More on the database flash cache

I'm eagerly awaiting my high-performance flash SSD (an Intel X-25 E), but in the meantime I've played a bit more with the database flash cache on the cheap hardware setup described in my last post.   Sometimes it can be useful to test new features on slow hardware, since you observe phenomenon that don't occur when everything is running full speed.

I originally naively imagined that blocks would be copied into the flash cache by the Oracle server process .  Eg, that if I read from disk, I deposit the block in both the buffer cache or the flash cache.  However,  upon investigation it appears that blocks are moved from the buffer cache to the flash cache by the DBWR as they are about to be flushed from the buffer cache.  
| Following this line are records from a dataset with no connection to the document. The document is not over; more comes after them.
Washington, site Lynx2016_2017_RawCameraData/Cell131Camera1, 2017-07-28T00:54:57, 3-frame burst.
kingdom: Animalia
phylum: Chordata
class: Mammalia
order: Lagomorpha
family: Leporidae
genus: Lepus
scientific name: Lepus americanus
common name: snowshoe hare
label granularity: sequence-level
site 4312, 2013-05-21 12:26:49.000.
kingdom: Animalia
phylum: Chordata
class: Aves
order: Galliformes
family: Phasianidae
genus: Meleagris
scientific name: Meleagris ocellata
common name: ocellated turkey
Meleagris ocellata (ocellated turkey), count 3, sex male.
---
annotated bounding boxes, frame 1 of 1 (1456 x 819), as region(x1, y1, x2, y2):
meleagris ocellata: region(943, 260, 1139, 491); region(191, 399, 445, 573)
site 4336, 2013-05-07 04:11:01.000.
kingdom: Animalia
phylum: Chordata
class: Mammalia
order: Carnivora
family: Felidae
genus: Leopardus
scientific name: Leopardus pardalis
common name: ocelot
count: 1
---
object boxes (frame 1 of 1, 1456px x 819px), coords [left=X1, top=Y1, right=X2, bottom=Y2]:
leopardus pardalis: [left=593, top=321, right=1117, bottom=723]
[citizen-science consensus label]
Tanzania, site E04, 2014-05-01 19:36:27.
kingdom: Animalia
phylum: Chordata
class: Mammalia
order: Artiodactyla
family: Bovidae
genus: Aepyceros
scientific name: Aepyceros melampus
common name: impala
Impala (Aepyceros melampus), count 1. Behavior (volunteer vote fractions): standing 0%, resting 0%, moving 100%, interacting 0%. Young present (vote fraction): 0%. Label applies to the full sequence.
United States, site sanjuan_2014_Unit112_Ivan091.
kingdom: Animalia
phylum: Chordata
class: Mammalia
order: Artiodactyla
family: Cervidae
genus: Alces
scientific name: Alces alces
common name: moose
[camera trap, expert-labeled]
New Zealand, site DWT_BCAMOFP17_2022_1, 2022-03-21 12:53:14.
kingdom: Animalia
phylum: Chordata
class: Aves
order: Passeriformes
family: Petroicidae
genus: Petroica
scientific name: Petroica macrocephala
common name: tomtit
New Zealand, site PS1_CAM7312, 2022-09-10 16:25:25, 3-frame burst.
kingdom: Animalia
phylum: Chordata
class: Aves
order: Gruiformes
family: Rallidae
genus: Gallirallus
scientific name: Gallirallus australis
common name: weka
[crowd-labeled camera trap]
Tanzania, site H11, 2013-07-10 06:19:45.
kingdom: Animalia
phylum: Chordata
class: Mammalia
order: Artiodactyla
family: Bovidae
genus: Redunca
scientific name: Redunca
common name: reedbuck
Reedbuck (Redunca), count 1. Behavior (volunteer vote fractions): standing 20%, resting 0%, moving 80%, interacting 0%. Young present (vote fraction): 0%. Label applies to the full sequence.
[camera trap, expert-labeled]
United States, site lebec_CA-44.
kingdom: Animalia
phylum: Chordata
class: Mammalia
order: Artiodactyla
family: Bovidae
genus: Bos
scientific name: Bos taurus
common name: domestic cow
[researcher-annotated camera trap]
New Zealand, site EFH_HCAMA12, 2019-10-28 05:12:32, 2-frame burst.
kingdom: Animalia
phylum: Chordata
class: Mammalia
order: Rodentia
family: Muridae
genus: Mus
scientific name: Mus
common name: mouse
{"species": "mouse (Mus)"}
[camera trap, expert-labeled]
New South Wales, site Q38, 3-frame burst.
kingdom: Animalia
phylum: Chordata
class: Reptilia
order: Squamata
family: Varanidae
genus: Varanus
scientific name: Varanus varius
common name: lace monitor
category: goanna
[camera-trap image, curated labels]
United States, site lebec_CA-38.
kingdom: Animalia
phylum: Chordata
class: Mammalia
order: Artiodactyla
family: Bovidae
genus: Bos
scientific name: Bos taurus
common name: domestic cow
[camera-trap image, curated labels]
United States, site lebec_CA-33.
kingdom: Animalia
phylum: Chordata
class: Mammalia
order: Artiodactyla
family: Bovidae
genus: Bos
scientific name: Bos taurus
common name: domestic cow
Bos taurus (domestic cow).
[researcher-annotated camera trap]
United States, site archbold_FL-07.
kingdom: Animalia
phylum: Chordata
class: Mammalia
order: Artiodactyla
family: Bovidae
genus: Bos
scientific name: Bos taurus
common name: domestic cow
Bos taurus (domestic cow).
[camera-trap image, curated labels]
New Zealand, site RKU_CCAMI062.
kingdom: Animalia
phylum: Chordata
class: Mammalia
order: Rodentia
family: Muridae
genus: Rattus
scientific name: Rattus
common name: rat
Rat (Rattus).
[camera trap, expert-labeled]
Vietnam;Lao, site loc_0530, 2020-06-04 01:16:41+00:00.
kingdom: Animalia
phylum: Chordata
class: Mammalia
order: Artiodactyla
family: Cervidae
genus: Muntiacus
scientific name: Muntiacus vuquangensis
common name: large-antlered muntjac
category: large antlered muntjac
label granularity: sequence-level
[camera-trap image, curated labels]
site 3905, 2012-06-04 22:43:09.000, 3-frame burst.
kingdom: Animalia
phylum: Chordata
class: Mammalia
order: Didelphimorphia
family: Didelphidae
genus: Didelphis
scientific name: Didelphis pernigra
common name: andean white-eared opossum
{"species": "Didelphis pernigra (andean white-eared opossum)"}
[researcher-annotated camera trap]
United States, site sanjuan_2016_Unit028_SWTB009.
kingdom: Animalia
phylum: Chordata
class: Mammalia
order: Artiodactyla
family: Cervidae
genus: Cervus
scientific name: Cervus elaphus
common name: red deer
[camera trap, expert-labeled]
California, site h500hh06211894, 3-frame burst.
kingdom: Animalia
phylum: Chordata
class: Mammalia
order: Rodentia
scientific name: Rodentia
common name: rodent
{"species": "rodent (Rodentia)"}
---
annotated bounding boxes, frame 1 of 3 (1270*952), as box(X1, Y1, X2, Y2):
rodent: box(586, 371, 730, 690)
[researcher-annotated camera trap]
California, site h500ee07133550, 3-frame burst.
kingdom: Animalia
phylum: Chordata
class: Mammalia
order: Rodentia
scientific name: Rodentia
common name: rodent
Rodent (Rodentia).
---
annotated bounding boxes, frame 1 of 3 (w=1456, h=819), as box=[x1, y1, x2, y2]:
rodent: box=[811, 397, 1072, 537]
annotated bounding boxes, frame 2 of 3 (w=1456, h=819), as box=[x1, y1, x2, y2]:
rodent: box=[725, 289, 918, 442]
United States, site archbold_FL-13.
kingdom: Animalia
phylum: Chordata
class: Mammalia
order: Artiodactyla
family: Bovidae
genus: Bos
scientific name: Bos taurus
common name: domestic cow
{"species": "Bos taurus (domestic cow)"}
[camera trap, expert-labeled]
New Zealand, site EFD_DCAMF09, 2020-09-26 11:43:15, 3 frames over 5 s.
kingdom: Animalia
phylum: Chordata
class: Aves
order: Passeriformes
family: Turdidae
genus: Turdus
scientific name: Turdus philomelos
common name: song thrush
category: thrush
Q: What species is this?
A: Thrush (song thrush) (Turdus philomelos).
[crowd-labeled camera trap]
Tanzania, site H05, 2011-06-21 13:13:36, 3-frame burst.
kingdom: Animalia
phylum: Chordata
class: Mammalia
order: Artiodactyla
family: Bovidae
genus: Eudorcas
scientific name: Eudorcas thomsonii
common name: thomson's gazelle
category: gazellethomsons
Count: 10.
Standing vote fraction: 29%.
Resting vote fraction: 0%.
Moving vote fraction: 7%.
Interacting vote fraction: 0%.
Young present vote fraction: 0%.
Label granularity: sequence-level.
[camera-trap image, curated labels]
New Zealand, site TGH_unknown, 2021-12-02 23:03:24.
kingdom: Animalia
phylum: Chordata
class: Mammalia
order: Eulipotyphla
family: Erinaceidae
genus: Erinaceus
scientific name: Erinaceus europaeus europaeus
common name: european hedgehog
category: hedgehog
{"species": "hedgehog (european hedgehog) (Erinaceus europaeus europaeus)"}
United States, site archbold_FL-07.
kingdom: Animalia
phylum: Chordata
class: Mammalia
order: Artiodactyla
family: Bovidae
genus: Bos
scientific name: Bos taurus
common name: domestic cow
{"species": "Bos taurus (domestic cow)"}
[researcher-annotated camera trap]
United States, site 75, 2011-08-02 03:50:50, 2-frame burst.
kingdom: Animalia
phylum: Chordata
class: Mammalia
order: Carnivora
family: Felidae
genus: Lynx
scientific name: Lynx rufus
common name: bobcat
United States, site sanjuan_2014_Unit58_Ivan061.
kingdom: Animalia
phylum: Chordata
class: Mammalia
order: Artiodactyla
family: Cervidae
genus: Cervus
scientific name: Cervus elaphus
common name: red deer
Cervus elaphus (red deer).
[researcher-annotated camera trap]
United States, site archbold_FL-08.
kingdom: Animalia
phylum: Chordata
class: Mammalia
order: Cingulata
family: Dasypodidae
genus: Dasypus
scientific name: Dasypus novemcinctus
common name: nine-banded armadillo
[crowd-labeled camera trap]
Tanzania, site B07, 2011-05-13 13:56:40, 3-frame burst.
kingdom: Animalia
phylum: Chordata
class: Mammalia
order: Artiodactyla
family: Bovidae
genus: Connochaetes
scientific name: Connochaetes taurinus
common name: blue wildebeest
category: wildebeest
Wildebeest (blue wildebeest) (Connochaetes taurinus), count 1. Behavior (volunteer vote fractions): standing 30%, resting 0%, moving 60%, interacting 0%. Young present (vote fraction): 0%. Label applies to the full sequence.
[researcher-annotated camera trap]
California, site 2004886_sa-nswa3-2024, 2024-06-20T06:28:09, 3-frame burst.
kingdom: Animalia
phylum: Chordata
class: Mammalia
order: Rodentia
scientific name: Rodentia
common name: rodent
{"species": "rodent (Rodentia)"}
This is of course, a much better approach.  The DBWR can write to the flash cache asynchronously, so that user sessions get the benefit - less time reading from magnetic disk - without having to wait while blocks are inserted into the flash cache. 

 

So the lifecycle of a block looks something like this:

  1. The Oracle server process reads a file from disk and adds it to the buffer cache
  2. If a session wants that block later and it's still in the buffer cache, they can read it from the buffer cache
  3. Before the block leaves the buffer cache the DBWR will write it to the flash cache (if the DBWR is not too busy)
  4. If a session want a block later and it's still in the flash cache, then they will read it from the flash cache (and presumably place it back in the buffer cache)
  5. If the block is modified, the DBWR will eventually write it back to the disk.  (Q:  What happens to any unmodified copies of that block in the flash cache?)

DBWR and the flash cache

 

Reading from flash is fast - but writing is much slower.  Therefore,  in order to avoid performance issues, the DBWR should:

 

  1. Not write to flash unless it has to and
  2. Not write to flash at all if it will get in the way of other more important activities. 

 

To the first point,  DBWR does not appear to populate the flash cache until blocks are about to be flushed.  In other words, the DBWR doesn't seem to write a buffer to the flash cache just in case it is going to be flushed, but only if it is actually (or maybe probably) going to be flushed.   We do not observe writes to the flash cache when blocks are brought into the buffer cache unless other blocks are also being flushed out.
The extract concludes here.